A Building Component Does Not Become Common Area Just Because It Was Placed or Built On The Common Area

A Building Component Does Not Become Common Area Just Because It Was Placed or Built On The Common Area; Homeowner Cannot Escape Maintenance Responsibility Based Upon Developer’s Mistake. Chen v. Fairmont Terrace Homeowners Association (2001) 2001 WL 1191483 (Cal.App.4 Dist.) Not Officially Published
This is a case that was handled through appeal by SwedelsonGottlieb Partner David Swedelson.

Owners will often insist that their association is responsible for maintaining or repairing a building improvement or component that would normally be their responsibility merely because of where it is located. Nathan Chen found out the hard way that where the component is located is not the criteria.

Chen owned a home in the Fairmont Terrace Homeowners Association, a planned unit development (located in Orange County, California. A wrought iron fence ran behind and along the side of Chen’s property, dividing his lot from the common area. Due to an error during construction, the fence along his side yard (which bordered a common area greenbelt) was not placed on nor did it line up with the boundary line as planned. Instead, the fence encroached upon the common area.

Chen contended that the Association must maintain the fence because it is in the common area. He claimed that the fence became part of the common area because it was located on the common area. The Association argued that had the fence been placed on the boundary line as intended, Chen would be responsible for its maintenance. The fact that an error had benefitted Chen by providing him with additional space on his lot should not relieve him of his maintenance responsibility.

The trial court ruled in the Association’s favor, also awarding it attorneys’ fees and costs. Chen appealed. The Court of Appeal affirmed the trial court’s decision.

In reaching its decision, the Court of Appeal examined California Civil Code Section 1364 and the Association’s CC&Rs to determine who was responsible for the fence’s maintenance. Civil Code § 1364 states that the Association is responsible for maintaining the common area, and the owner of a separate interest is responsible for maintenance of that separate interest and any appurtenant exclusive use common area, unless the CC&Rs provide otherwise. Chen argued that since the fence in question was undeniably in the common area, it was common area and thus the Association was responsible for maintenance pursuant to Civil Code § 1364.

However, the court considered the CC&Rs, which supported the Association’s position and specifically stated that lot owners are responsible for maintaining fences and all other improvements on their lots. Therefore, the court of appeal reasoned that had the fence been placed on the boundary line as the developer had intended, Chen would have unequivocally been responsible for its maintenance.

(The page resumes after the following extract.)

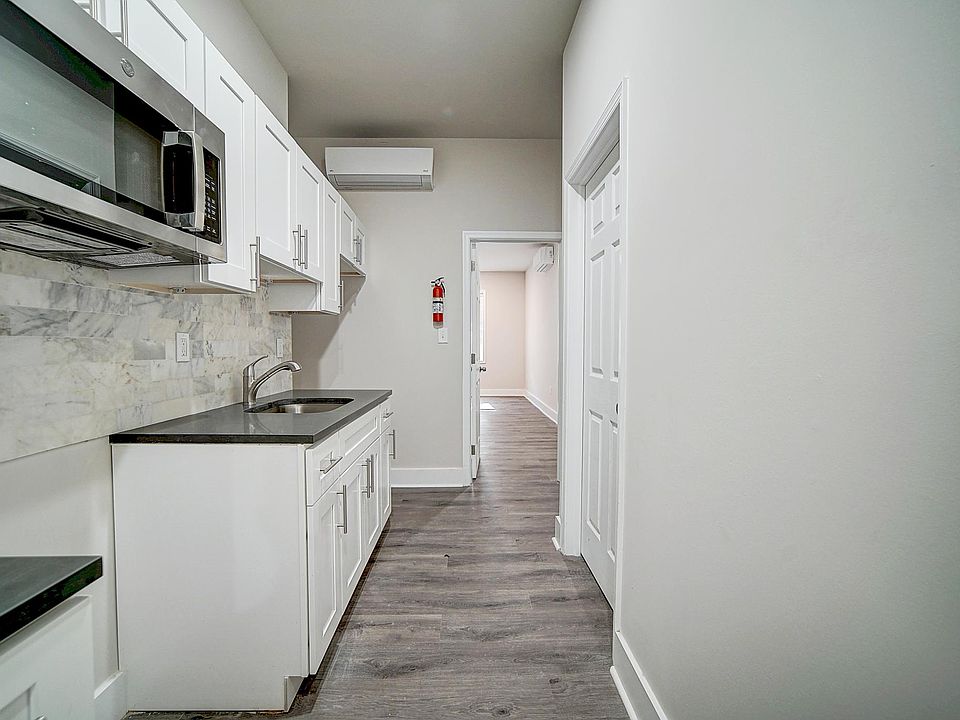 Kitchen includes a stove and fridge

The appellate court next addressed whether the developer’s mistake in placing the fence on the common area relieved Chen of what would otherwise have been his maintenance responsibility. The court noted that while the CC&Rs granted Chen an easement for encroachments that occur as a result of construction errors, “the rights and obligations of owners shall not be altered in any way by such encroachments …”

Therefore, the court ruled that the CC&Rs did not support Chen’s argument. The court also held that making the Association maintain Chen’s fence would simply be unfair,
… nor do equitable considerations support such a conclusion. Due to an error, Chen has been given the exclusive use of additional space in his yard, and he apparently has no complaint about the extra square footage. To grant him the benefit of the error while relieving him of a responsibility that would otherwise be his would contradict logic, equity, and common sense.

The court upheld the award of attorneys’ fees and costs to the Association based upon Civil Code § 1354(f), which states that in any action “to enforce the governing documents, the prevailing party shall be awarded reasonable attorney’s fees and costs.”

Most planned developments have fences and walls which are often located in places other than the actual boundary line between the lots or the common area. It is not uncommon to find encroachments which extend into an association’s common areas.

In addition, we find situations where owners, over time, have modified their homes, lots or units and have added fences, decks, additions and other builiding components on the common area. Just because they may have built on the common area does not make them common area and/or the association’s maintenance and repair responsibility. And this is true even if the current owner did not make the addition or encroachment. The mere encroachment of an owner’s improvement into the common area will not change the maintenance responsibilities from the then owner to the association.

(Note: The California Appellate Court issued this as an “unpublished” decision in this case. This means that this case cannot be relied upon or used as precedent in any other court case, although it is binding upon the parties to the case. We nonetheless believe that the case reflects how a court would likely decide other cases with similar facts.)